=== TEXT SECTION ===
━━━━━━━━━━━━━━━━━━━━━━━━━━━━━━
# Specific 3D Printers, Scanners, & Hardware > Other 3D Printers / Scanners / Hardware > Solidoodle Forum >  Can't get ABS to print on Solidoodle

## ronnytedeski

Hi, I'm having some issues.  I haven't been able to get my ABS to feed correcting in my Solidoodle.  It seems to extrude OK, because I put the head in the home position, then press the extrude button, and that works.  The ABS just isn't feeding correctly, and I can't figure it out.  I've tried changing the filament tensioner, cleaning the feeder several times, and tried different temperatures.  I've also tried multiple ABS types, and still can't solve this issue.

Any suggestions?

----------


## Mysli

Hi Ronny,
Im guessing that youre using the original hot end? If you are it might be clogged and since its a pain in the a** to clean.
I will suggest that you get either a J-head or even better an E3D Head with the 0.4 nozzle, you can get it at http://e3d-online.com/
After i switched i have only had a single clog after about 3 months of usage. You will ofcourse need another extruder construction like the one i've got (check my Solidoodle upgrade thread)
And if you cant print it yourself i'd be more than happy to print you one  :Smile:

----------


## Mcbride19

I also think that you might be clogged.
To unclogged the head you  must unscrew the nozzle and remove the thermistor and the heater.
this must be done after heating the head, never do it when it's cold or you may broke the head.
Then you have to put the nozzle in a bottle with some acetone (acetone will disolve the ABS) it can take 2 days or more).

----------


## Mysli

Yeah, 2 days or more with acetone or 10 mins with a bunsen burner  :Big Grin:  but i still highly recommend getting another hotend... I broke 2 of the original crap hotend and decided to go for J-head and then E3D (ordered at the same time) and havent looked back since  :Big Grin:

----------


## Mcbride19

You're right the jheads are really cool easy to use and to clean.

EDIT:
Be careful with a busen burner you may change the size of the hole of  the nozzle, the best way is acetone but it takes a long time so you must  have 2 or 3 head to continue printing.

----------


## MolecularConcept

i dont have any problems with my original printhead, i have an E3D on backup though...

----------


## Mysli

Mcbride, how would using a bunsen burner change the size of the nozzle? and if it would change it would only be by a small marginal.
when i cleaned my hotends with a bunsen burner i just ignited the abs and waited for it to burn out and then clean out the remains with the burner.
also you wont melt the brass as this has a very high melting temperature compared to the burning temperature of the abs....

DISCLAIMER, Do not under any circumstances do this inside!

----------


## Mcbride19

Well to give you a simple explanation when you are putting too much heat on a metal it becomes recooked as we say in France so the metal becomes less hard and holes are changing diameters by this way.
So imagine that if you are using a 0,35 mm hose it can became a 0,37 mm  or even a 0,41/0,42 mm hose, it's a real  big difference for the flow of the plastics.
Just do this simple experience : take a knife and use a bunsen on the blade until it became red, after that the blade won't be hard anymore.
it's the same for all metals but with different temperatures and also with brass that the nozzles are made with .

If you want to clean without any problems , just use acetone , it will take 2 or 3 days to melt all the ABS inside the nozzle but it will be safe for the nozzle. So the best think to do is to have a few heads or nozzles !!!

----------


## MolecularConcept

the heat is messing with the temper and heat treatment of the metal.  heating makes things expand and and most likely wont return to its original shape. you can also screw up the diameter by picking at it with a guitar string.  that brass nozzle is pretty soft as far as metals go.

----------
━━━━━━━━━━━━━━━━━━━━━━━━━━━━━━
=== WORK REQUEST 1 ===
Please list the four things ronnytedeski says they tried in the Solidoodle thread to fix the ABS feeding problem.
=== WORK REQUEST 2 ===
Reproduce everything from "You're right the" down to "on backup though..." in the Solidoodle thread, swapping "acetone" for "solvent".

=== GIVEN DATA ===
━━━━━━━━━━━━━━━━━━━━━━━━━━━━━━
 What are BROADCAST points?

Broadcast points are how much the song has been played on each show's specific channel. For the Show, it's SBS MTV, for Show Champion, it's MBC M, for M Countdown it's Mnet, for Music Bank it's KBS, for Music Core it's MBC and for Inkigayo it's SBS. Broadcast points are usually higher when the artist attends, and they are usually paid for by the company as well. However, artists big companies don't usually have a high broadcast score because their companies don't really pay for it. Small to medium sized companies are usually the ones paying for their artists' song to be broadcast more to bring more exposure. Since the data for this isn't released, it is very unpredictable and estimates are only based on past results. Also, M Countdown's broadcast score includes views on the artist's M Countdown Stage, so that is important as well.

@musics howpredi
━━━━━━━━━━━━━━━━━━━━━━━━━━━━━━
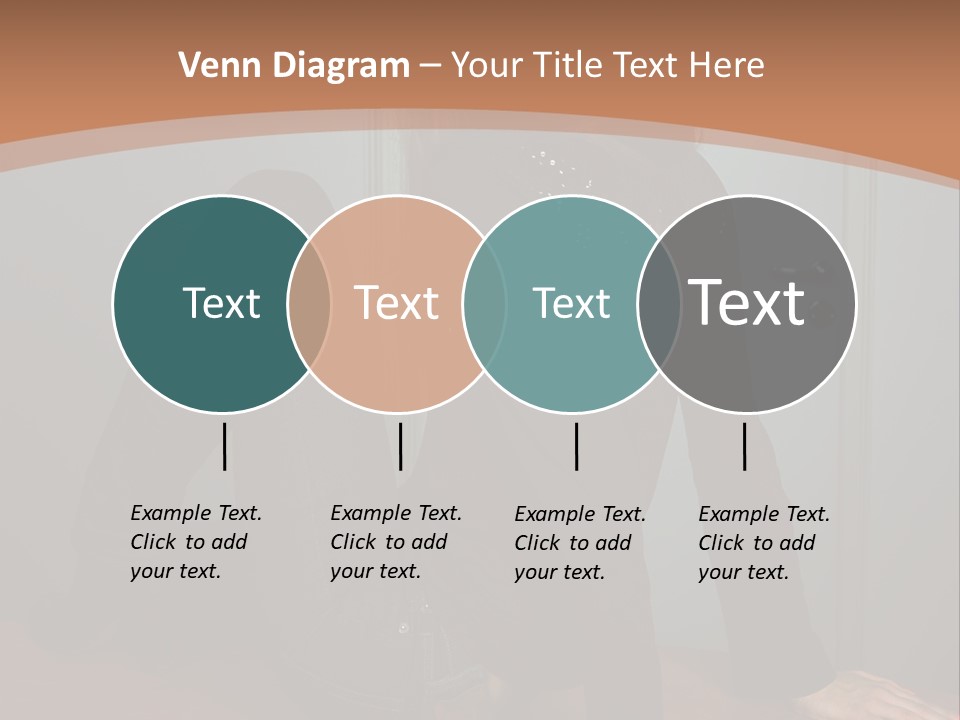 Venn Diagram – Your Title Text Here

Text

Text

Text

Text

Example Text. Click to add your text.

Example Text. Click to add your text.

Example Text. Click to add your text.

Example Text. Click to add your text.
━━━━━━━━━━━━━━━━━━━━━━━━━━━━━━
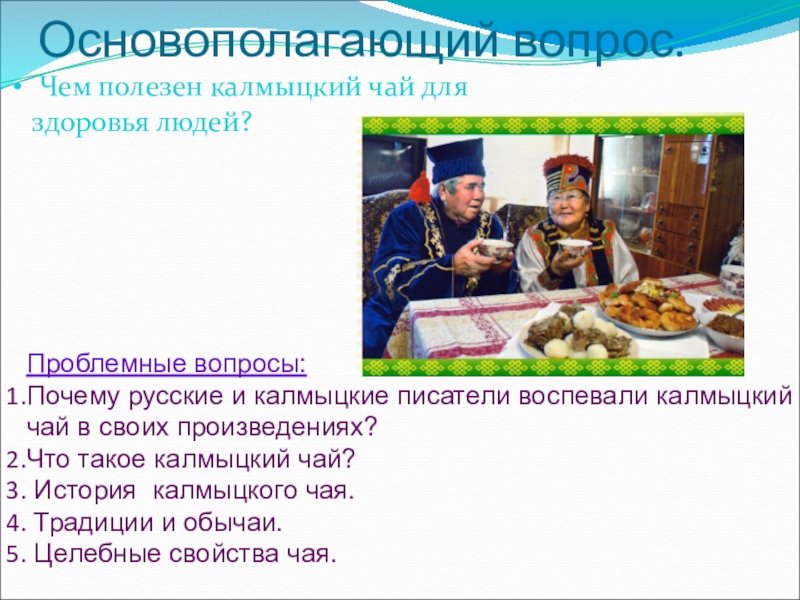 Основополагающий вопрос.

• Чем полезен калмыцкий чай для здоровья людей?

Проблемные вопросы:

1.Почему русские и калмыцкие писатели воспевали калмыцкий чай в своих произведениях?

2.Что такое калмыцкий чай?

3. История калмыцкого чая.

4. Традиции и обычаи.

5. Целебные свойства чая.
━━━━━━━━━━━━━━━━━━━━━━━━━━━━━━
=== RESPONSE 1 ===
- Changing the filament tensioner
- Cleaning the feeder several times
- Trying different temperatures
- Trying multiple ABS types

=== RESPONSE 2 ===
You're right the jheads are really cool easy to use and to clean.

EDIT:
Be careful with a busen burner you may change the size of the hole of  the nozzle, the best way is solvent but it takes a long time so you must  have 2 or 3 head to continue printing.

----------


## MolecularConcept

i dont have any problems with my original printhead, i have an E3D on backup though...